== FRAGMENT ==
En toen verscheen er op een dag een manager in de stad. Hij stelde voor om te helpen met het oplossen van het probleem. Maar alleen als het stadsbestuur hem een volmacht gaf om het op zijn manier te doen. Mocht het misgaan en de burgers zouden klagen, dan mochten ze hem de bons geven. Zodoende werd het oplossen van het probleem helemaal aan hem gedelegeerd.

De manager veranderde in een spelleider en zijn mensen plaatsten overal vuilnisbakken en kondigden de lancering aan van een fantastisch vuilophaal spelletje. Iedereen kon meedoen: je hoeft alleen de regels van afvalsortering te volgen en dan kan je geweldige prijzen winnen. Prompt deed iedereen in de stad mee en men had reuze pret.

Het plan werkte zo goed dat de stad na enkele maanden er pico bello uitzag. Maar nu ging er van alles mis in het verkeer. Wild parkeren, onveilige wegen - en er was geen geld beschikbaar om het aan te pakken. De stads-manager kreeg ook voor dit probleem carte blanche, en mocht deze en andere probleemgebieden aanpakken.

Hij liet alle burgers registreren met naam en adres op zijn eigen sociale media platform. Op dit platform gaven de burgers woord voor woord aan wat ze aan het doen waren, wat hun vrienden en kennissen aan het doen waren, en de mensen om hen heen. Hoe meer details werden gedeeld, hoe meer bonuspunten en credit's de burgers verdienden.
===
== AANGELEVERDE GEGEVENS ==
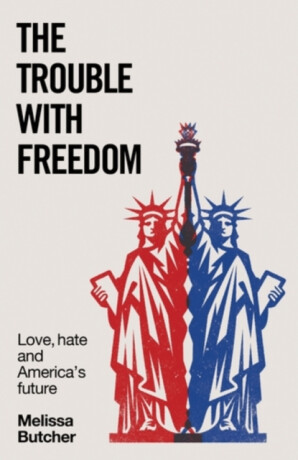 The Trouble with Freedom - Melissa Butcher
===
• [OPDRACHTEN]
1. Schrijf uit het fragment de tekst over vanaf "Hij liet alle" tot en met "de burgers verdienden.".
2. Wat moest je volgens het fragment doen om bij het vuilophaalspelletje prijzen te kunnen winnen?
3. Leg met behulp van het fragment uit waarom het oplossen van het probleem helemaal aan de manager werd gedelegeerd.
De gegevens spelen hierbij geen enkele rol.

• [ANTWOORDEN OP VOLGORDE]
1.
Hij liet alle burgers registreren met naam en adres op zijn eigen sociale media platform. Op dit platform gaven de burgers woord voor woord aan wat ze aan het doen waren, wat hun vrienden en kennissen aan het doen waren, en de mensen om hen heen. Hoe meer details werden gedeeld, hoe meer bonuspunten en credit's de burgers verdienden.

2. Je moest de regels van afvalsortering volgen.

3. De manager wilde alleen helpen als het stadsbestuur hem een volmacht gaf om het op zijn manier te doen. Als het misging en de burgers zouden klagen, mocht het bestuur hem de bons geven. Zo kwam het oplossen van het probleem volledig bij hem te liggen.